Take a dumbbell grip on top and squeeze them up. Hands fully extended, and dumbbells are almost touching each other on the chest. Palms facing forward and upward. This is the starting position or the top point of the exercise. Inhale and hold your breath, slowly lower the dumbbells to the side (outside) edge chest, throwing elbows at this strictly in hand.

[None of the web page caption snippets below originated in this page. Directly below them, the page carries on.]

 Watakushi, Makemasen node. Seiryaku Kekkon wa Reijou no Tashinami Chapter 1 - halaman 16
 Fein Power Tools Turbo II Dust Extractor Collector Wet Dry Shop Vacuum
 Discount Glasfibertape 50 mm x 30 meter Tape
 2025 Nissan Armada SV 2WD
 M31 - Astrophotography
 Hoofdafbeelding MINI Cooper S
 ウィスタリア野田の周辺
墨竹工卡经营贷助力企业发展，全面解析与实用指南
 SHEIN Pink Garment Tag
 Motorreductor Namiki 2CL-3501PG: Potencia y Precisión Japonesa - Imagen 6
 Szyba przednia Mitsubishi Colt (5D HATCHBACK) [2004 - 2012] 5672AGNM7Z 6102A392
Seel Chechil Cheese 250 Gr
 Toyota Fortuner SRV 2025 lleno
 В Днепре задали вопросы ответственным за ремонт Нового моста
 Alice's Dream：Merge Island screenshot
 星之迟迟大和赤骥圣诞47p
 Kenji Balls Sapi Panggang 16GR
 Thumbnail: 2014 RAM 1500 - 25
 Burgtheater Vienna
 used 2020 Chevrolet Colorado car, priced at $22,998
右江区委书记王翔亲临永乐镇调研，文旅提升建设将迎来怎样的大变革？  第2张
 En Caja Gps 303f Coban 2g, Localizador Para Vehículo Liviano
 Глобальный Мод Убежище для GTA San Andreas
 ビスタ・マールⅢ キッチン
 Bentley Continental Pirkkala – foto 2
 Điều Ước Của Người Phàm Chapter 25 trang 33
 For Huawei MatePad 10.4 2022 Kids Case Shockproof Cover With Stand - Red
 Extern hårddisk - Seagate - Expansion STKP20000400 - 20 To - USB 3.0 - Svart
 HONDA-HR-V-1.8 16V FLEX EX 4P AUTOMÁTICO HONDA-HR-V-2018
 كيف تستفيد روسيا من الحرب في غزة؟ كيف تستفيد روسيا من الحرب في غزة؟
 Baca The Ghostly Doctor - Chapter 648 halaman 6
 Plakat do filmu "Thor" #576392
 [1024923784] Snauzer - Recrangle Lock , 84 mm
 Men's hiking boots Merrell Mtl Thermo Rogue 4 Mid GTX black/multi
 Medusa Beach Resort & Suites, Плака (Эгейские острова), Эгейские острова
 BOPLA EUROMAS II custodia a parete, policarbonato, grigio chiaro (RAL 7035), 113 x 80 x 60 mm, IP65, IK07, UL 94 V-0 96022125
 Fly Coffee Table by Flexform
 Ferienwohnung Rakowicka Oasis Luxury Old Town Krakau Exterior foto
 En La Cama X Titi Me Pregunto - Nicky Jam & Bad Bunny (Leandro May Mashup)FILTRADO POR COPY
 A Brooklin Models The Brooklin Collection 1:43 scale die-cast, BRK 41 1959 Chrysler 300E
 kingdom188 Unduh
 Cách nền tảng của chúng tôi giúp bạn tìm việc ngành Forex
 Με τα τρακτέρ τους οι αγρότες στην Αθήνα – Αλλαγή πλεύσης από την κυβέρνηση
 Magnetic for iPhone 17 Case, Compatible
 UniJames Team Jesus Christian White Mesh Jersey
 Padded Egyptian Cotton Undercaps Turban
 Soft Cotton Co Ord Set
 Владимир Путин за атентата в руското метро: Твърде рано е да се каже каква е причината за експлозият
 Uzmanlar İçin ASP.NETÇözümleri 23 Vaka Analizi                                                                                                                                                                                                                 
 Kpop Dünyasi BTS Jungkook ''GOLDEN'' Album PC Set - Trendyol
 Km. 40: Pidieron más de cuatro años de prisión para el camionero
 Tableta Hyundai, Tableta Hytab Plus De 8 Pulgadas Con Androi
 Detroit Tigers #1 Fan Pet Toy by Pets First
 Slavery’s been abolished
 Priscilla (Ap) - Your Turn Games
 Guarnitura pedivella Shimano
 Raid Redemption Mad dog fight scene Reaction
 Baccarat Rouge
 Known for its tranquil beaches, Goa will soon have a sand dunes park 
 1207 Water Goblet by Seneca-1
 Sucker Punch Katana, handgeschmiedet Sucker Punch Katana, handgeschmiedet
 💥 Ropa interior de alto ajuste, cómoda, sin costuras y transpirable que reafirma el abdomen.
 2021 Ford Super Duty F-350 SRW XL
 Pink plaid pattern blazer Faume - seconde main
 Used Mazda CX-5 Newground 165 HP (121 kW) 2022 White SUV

Once the dumbbells close to your chest, immediately, without pause, change their direction of motion and squeeze the dumbbells in a wide arc up. As the lifting dumbbells slowly brings them to each other over the breast, so that at the top they are slightly klatsnuli each other. Having overcome the most difficult part of recovery, with a strong exhalation straighten your arms and dumbbells. At the top of the pause briefly and extra effort even further tighten the chest muscles. Council to monitor, so that throughout the entire set dumbbell to move strictly in a vertical plane passing through the shoulders. Squeezing the dumbbell over your stomach or on head, you risk losing control over them. Proper breathing is essential in this exercise. Holding the breath for a while lowering dumbbell bench press and does not relax the muscles, stabilizers, isometric reduction which ensures retention of the body in a stable position. This is critical because the bench is tilted downward and, in contrast to other variations of the bench press, you can not hang back foot to the floor to increase the resistance of the body.